• **Aim**
Would you transcribe the listing that follows, character for character, and omit its images?

• **Data entries**
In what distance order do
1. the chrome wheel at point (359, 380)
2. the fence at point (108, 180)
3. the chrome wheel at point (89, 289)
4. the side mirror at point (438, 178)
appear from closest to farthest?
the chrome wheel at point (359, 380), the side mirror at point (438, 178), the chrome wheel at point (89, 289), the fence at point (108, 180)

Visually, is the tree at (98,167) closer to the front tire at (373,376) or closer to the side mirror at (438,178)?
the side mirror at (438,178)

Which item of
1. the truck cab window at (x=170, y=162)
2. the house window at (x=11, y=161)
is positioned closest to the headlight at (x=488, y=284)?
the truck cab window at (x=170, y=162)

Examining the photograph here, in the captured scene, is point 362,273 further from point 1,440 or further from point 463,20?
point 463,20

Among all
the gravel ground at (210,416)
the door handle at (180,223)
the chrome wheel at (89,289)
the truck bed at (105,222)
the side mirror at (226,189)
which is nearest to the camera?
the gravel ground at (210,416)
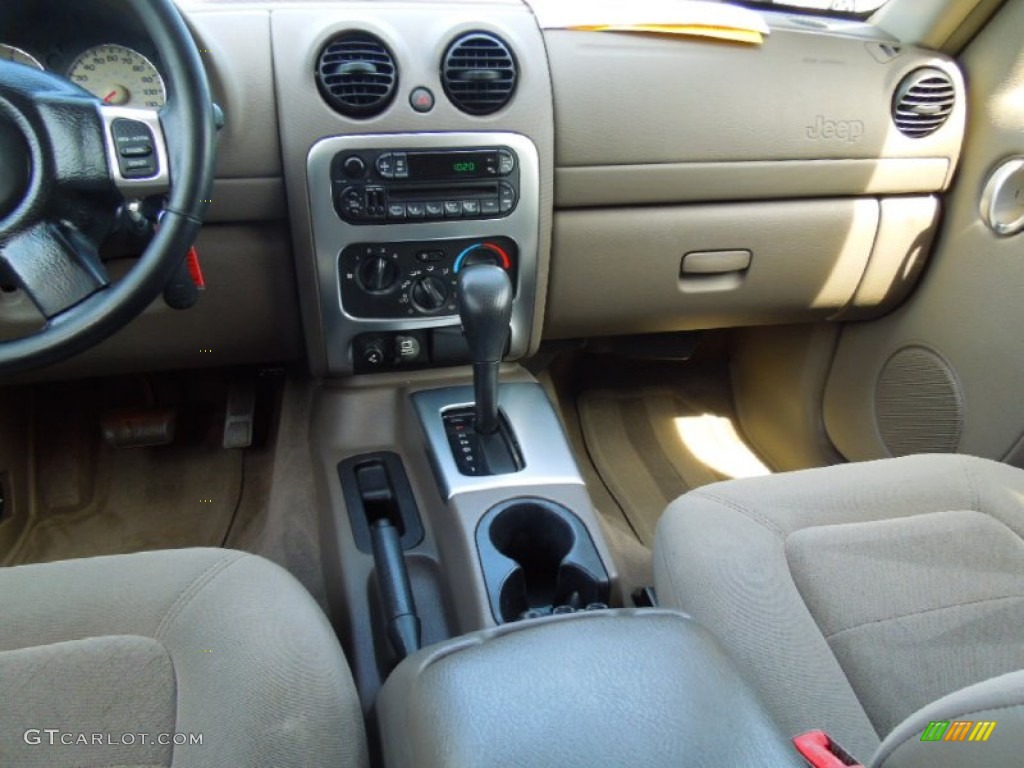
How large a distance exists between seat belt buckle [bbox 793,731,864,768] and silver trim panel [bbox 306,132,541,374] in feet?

• **Solved exercise**
In what distance order do
1. the chrome wheel at point (359, 380)
2. the fence at point (108, 180)
3. the chrome wheel at point (89, 289)
4. the side mirror at point (438, 178)
appear from closest to farthest?
the chrome wheel at point (359, 380), the side mirror at point (438, 178), the chrome wheel at point (89, 289), the fence at point (108, 180)

Visually, is the tree at (98,167) closer to the front tire at (373,376) or closer to the side mirror at (438,178)?
the side mirror at (438,178)

Which item of
1. the truck cab window at (x=170, y=162)
2. the house window at (x=11, y=161)
is positioned closest to the headlight at (x=488, y=284)?
the truck cab window at (x=170, y=162)

Examining the photograph here, in the captured scene, is point 362,273 further from point 1,440 or further from point 463,20?
point 463,20

Among all
the gravel ground at (210,416)
the door handle at (180,223)
the chrome wheel at (89,289)
the truck bed at (105,222)
the side mirror at (226,189)
which is nearest to the camera?
the gravel ground at (210,416)
How large a distance exists between seat belt buckle [bbox 793,731,864,768] and silver trim panel [bbox 306,132,541,374] in feet?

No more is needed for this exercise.